Ceci constitue l’un des nombreux événements qui se produisent aux États-Unis, en République dominicaine et en Haïti, où intellectuels, universitaires, hommes d’affaires et citoyens ordinaires demandent une amélioration des relations entre la République Dominicaine et Haïti, tout en soulignant que, comment ces relations dovent s’améliorer. Il y a donc tout un flux, une contribution, une éruption d’idées qui tendent à indiquer des pistes d’amélioration entre les deux pays. Quatrièmement, il existe un changement majeur dans la conscience raciale dominicaine. J’en suis convaincu. J’étudie l’évolution de la conscience raciale dominicaine depuis 20 ans. J’ai écrit sur le sujet et je peux dire que la diaspora est co-responsable de ce changement. Pour le prouver, je vais utiliser une phrase forte, mettez-la entre guillemets, si vous voulez, car une dame ici présente, lorsqu’elle a entendu cela pour la première fois, s’est sentie un peu émue.

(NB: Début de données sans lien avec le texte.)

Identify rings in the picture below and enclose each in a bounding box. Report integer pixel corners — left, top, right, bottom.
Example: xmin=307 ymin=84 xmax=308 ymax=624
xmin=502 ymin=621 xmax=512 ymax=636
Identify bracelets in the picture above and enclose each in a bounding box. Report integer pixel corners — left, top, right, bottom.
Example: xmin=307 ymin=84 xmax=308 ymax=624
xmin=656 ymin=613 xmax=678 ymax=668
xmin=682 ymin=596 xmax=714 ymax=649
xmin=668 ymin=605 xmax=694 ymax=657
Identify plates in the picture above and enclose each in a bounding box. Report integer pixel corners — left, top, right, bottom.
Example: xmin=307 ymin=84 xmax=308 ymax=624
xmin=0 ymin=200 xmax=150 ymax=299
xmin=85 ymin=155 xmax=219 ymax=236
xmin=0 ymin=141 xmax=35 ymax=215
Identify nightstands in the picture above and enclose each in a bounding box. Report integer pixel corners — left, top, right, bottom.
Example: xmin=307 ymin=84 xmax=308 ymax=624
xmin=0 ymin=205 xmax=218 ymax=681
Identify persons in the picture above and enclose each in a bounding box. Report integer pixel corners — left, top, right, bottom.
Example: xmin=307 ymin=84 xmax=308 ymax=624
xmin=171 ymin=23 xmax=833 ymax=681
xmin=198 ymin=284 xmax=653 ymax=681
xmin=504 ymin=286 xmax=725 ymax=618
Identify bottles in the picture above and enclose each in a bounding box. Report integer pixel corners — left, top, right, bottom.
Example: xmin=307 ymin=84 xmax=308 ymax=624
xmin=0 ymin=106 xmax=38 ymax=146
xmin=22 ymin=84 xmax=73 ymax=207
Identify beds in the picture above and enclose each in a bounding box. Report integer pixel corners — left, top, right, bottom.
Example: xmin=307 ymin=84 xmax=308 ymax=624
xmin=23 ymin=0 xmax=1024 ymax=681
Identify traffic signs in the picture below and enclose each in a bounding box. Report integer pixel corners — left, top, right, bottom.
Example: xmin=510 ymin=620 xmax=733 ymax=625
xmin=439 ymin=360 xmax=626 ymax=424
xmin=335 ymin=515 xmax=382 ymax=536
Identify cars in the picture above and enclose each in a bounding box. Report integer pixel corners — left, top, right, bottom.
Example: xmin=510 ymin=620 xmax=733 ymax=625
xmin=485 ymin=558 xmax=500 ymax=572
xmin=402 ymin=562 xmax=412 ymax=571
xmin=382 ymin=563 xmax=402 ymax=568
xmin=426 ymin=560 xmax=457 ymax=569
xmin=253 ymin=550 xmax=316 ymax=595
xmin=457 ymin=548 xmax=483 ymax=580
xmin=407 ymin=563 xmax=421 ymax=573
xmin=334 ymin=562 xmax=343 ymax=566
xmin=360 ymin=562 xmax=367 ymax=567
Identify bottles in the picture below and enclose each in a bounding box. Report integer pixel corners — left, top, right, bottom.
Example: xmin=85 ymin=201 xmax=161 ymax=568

Cette phrase est: La diaspora noircit le dominicain

Dans quel sens je le dis?

Vous le savez: le dominicain se croit blanc dans son pays, mais quand il arrive aux États-Unis, il découvre qu’il n’est pas blanc et apprend donc à vivre avec les Noirs américains, avec les Noirs des Antilles et apprend à vivre avec les Haïtiens. Peut-être que quand intellectuels et universitaires se rencontrent dans la même pièce, nous parlons peu, mais au travail, à la station de taxis, dans la rue, dans la cave et à l’usine, Dominicains et Haïtiens vivent se soudent les épaules aux États-Unis: la diaspora unit les deux communautés. Il est très important de garder cela à l’esprit car cela n’était jamais arrivé auparavant.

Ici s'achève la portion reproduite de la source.